L’economia dell’effimero

/ 04.07.2022
di Angelo Rossi

Della struttura di produzione dell’economia ticinese sappiamo tutti che sta, da qualche decennio, terziarizzandosi. Questo significa che la quota dei posti di lavoro (e del Pil) del settore dei servizi continua a crescere a scapito naturalmente delle quote del primario (agricoltura e foresticoltura) e, in particolare, del secondario, il settore dell’artigianato, dell’industria e dell’edilizia. Ricordiamo che, nel 1975, il secondario rappresentava ancora il 39,2% dell’occupazione totale dell’economia ticinese. Oggi (2020) questo settore non occupa più che il 22,2% dei lavoratori dell’economia cantonale. Ma attenzione: in termini assoluti l’occupazione del secondario del 1975 non è molto diversa dall’occupazione di oggi. Nel corso degli ultimi 50 anni, l’occupazione dell’economia ticinese è quindi cresciuta praticamente solo nel terziario. Nel corso di questo lungo periodo non sono mancati gli sforzi per rilanciare sia l’industria che l’artigianato. L’opinione pubblica e la fantasia popolare si sono interessate soprattutto alle misure con le quali il governo ticinese ha cercato, a più riprese, di promuovere l’innovazione tecnologica, come pure i prodotti e i servizi di nicchia. Ma ci sono stati anche studi e ricerche che si proponevano di scoprire quali fossero i rami del secondario e quelli del settore dei servizi che avrebbero potuto svilupparsi nel Cantone.
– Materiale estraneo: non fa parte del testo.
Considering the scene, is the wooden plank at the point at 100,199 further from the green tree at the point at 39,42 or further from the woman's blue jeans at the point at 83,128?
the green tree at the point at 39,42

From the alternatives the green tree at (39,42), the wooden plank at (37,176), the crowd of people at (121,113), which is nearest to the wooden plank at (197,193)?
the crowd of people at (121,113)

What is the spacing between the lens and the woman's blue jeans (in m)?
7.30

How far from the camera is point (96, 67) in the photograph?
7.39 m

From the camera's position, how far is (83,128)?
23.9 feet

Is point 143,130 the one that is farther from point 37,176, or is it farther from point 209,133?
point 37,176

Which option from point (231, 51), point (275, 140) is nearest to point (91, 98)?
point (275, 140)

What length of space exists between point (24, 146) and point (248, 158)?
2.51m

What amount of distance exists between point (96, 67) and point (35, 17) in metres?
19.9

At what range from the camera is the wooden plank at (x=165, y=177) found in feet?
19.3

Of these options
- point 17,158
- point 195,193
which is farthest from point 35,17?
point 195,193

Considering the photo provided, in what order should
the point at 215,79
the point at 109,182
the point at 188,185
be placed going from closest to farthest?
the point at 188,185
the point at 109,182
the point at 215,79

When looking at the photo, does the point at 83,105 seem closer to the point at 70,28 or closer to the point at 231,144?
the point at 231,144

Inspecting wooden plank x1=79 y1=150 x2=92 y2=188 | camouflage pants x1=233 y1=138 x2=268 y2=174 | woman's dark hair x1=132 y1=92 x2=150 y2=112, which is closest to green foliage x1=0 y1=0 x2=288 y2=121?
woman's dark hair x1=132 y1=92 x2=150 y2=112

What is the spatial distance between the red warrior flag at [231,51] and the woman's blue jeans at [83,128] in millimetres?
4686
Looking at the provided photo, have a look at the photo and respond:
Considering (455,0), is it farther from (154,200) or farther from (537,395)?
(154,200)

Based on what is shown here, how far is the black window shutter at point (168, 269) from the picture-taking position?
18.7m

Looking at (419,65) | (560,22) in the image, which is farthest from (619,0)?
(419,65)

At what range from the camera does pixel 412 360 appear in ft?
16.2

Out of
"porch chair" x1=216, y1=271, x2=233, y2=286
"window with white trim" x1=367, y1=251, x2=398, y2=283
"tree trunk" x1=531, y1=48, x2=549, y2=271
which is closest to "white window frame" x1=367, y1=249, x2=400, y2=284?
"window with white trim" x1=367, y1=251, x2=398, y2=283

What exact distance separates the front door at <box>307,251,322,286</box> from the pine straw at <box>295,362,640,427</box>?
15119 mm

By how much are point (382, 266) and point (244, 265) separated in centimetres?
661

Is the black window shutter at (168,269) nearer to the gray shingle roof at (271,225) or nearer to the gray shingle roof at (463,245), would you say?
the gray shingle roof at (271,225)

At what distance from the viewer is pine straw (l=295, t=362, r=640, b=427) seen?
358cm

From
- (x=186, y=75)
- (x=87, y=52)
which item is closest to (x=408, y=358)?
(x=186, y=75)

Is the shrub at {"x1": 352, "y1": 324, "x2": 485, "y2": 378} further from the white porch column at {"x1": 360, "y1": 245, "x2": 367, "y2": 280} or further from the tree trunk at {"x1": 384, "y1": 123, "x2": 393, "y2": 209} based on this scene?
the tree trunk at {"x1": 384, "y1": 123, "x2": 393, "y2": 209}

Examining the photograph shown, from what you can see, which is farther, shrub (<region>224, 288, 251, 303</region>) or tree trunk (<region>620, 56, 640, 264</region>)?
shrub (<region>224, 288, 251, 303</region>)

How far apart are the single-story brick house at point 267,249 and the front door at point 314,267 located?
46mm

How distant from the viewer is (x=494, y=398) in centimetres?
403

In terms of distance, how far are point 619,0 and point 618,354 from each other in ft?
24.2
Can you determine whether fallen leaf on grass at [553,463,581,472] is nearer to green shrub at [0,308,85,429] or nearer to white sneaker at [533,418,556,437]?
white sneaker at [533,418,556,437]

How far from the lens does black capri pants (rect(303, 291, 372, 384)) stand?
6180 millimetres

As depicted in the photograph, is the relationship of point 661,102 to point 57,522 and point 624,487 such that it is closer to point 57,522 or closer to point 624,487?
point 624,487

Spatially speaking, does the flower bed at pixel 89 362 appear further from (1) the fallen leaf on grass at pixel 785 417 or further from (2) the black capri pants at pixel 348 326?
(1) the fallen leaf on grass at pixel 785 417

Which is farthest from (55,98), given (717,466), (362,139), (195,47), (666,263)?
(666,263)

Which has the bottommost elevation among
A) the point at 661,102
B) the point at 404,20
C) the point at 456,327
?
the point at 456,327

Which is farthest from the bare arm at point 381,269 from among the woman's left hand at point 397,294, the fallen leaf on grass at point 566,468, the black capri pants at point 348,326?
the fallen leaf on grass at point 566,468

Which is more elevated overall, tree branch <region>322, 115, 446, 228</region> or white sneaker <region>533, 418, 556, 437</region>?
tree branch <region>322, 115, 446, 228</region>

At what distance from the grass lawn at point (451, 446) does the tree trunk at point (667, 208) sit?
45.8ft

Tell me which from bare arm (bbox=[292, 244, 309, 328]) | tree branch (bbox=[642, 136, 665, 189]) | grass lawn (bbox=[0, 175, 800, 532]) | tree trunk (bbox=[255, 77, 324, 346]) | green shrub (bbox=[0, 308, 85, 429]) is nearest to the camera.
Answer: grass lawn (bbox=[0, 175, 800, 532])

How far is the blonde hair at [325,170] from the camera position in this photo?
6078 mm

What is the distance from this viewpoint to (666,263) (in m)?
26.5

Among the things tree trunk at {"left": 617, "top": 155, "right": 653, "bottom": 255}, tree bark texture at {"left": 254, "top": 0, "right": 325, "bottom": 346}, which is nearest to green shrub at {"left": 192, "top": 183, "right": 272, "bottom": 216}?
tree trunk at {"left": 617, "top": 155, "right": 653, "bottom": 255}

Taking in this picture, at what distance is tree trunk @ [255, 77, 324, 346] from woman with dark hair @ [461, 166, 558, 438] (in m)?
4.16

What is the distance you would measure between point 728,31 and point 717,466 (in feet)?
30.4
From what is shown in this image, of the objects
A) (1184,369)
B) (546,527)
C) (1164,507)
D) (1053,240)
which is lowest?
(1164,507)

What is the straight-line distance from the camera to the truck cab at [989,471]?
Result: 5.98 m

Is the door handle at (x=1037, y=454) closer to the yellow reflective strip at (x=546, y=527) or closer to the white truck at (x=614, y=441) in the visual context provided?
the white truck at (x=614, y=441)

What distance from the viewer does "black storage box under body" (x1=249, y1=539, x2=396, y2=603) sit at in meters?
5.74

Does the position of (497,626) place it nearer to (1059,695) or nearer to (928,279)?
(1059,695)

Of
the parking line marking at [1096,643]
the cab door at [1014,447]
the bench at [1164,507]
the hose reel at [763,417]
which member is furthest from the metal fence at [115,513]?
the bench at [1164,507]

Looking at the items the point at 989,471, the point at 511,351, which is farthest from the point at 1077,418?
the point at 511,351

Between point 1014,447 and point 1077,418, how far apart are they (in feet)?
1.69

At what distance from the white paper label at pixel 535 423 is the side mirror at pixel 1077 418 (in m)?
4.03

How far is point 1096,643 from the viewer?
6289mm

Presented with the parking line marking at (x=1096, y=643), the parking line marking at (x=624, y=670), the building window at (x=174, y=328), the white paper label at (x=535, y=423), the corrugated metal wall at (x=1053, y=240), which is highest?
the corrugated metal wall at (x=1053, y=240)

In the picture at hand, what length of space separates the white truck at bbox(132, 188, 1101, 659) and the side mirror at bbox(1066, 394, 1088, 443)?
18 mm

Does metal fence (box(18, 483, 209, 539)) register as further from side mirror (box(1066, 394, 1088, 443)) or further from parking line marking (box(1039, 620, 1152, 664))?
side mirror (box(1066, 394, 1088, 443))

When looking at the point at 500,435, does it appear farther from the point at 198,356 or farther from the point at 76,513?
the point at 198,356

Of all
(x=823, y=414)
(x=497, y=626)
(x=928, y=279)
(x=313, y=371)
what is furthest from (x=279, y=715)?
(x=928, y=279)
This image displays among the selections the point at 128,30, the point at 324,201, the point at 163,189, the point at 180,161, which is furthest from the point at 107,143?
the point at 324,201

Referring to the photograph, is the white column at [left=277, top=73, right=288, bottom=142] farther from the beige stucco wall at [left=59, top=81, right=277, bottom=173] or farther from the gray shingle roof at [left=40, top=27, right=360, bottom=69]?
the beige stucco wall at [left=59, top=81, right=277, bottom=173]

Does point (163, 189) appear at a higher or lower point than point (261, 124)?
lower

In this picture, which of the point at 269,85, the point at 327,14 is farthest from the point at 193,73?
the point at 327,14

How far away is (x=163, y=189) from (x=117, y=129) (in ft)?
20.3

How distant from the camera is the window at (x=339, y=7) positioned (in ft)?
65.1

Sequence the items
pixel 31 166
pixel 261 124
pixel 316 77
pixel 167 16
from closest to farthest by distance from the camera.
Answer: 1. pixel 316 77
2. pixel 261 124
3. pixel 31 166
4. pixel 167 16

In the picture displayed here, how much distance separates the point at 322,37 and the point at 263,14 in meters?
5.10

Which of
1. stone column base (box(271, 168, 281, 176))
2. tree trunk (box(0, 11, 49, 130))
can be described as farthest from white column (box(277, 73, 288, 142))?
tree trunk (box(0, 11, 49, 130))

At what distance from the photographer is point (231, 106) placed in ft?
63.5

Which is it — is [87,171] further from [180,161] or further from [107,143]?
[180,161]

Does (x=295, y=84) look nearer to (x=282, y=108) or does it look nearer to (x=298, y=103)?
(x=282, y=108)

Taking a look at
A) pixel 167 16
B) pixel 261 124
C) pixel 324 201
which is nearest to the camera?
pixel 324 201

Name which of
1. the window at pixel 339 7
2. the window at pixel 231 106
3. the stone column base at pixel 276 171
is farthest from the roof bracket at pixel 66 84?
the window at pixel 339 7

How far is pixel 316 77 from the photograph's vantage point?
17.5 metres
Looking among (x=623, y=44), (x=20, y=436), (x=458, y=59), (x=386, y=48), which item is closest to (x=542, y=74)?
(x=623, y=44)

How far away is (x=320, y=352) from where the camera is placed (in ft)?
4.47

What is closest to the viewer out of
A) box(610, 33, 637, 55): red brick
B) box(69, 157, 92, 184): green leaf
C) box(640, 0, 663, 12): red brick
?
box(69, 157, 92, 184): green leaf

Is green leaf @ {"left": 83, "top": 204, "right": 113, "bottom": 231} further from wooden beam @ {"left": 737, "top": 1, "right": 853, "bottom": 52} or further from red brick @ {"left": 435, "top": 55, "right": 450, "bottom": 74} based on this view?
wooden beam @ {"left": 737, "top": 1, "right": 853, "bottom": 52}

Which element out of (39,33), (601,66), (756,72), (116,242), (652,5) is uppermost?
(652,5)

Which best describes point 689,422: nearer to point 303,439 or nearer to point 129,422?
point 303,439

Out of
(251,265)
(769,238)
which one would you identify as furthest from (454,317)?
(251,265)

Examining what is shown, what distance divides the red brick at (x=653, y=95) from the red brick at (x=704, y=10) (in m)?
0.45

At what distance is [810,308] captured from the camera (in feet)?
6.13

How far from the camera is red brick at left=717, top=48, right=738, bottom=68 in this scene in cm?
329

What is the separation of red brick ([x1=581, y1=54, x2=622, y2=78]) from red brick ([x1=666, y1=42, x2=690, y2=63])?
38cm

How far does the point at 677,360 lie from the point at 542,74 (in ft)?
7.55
Verso la fine del secolo scorso, nel breve periodo in cui nacque e sparì la «nuova economia», si fece largo l’idea che il Ticino, nel quadro di una rete di scambi che stava mondializzandosi avrebbe potuto giocare la sua carta come centro per la logistica internazionale, in particolare per l’industria della moda e del lusso. Ora invece queste «grandi firme» stanno una dopo l’altra abbandonando le loro localizzazioni nel Cantone, dopo un periodo di presenza tutto sommato effimero. È come se 30 anni fa fosse scoppiata nel Cantone la febbre della logistica per prodotti di lusso e che oggi, dopo un periodo relativamente breve di sfruttamento delle possibilità, si fosse scoperto, in una situazione di mercato che per molte ragioni è cambiata, che il filone è inaridito. Di questi sviluppi, che sono durati «l’espace d’un matin», ha parlato recentemente l’economista della Supsi Spartaco Greppi in un’interessante intervista rilasciata alla «Regione». Per lui i vantaggi offerti dal Ticino, come trattamenti fiscali privilegiati e agevolazioni nell’accesso alla proprietà, non bastano più per localizzarvi le attività logistiche. Egli precisa poi che la partenza di queste ditte deve essere messa in relazione con «il fatto che gli altri Paesi si sono mossi per evitare certe pratiche di ottimizzazione fiscale, con leggi, riforme e controlli volti a ricostituire una certa equità. Questo ha cambiato radicalmente il calcolo costi/benefici per le imprese.

Che cosa significano queste partenze per l’economia del Canton Ticino? In prima linea vengono citate le perdite di gettito fiscale. Nell’intervista si precisa che il gettito di questo settore, nel 2015, era pari a 90 milioni. Deve trattarsi della somma delle imposte pagate dalle aziende e dai loro dipendenti ai comuni e al Cantone. È probabile che non tutto il gettito vada perso. Comunque i comuni sedi delle aziende, ossia proprio quegli enti che hanno fatto gli sforzi maggiori per ottenere che le stesse si localizzassero sul loro territorio, ne risentiranno. Dal profilo dell’occupazione, la delocalizzazione di questo settore non dovrebbe creare grossi problemi, tanto più che una larga quota degli occupati è costituita da lavoratori frontalieri. È invece probabile che i capannoni e le costruzioni abbandonate creeranno problemi di riuso non facili da risolvere, specie laddove la dimensione degli edifici è fuori della norma. Secondo noi per qualche anno si andrà avanti con occupazioni di tipo provvisorio. Poi, a seconda del tipo di costruzione in questione, o si cercherà di tornare a utilizzarla per scopi industriali o logistici, o se ne cambierà l’uso, magari facendo posto a servizi di natura pubblica, o si abbatteranno per far posto a nuove costruzioni. Una di questa costruzioni potrebbe ospitare, secondo noi, un museo delle occasioni industriali mancate del Ticino. Un po’ come noi andiamo a visitare, oltre oceano, i villaggi abbandonati dai cercatori d’oro, in futuro, da noi, i turisti potranno visitare il museo dell’industria della moda e del lusso dove potranno rendersi conto di quanto effimera possa essere la durata di certi investimenti nell’economia, basati sostanzialmente solo su agevolazioni fiscali.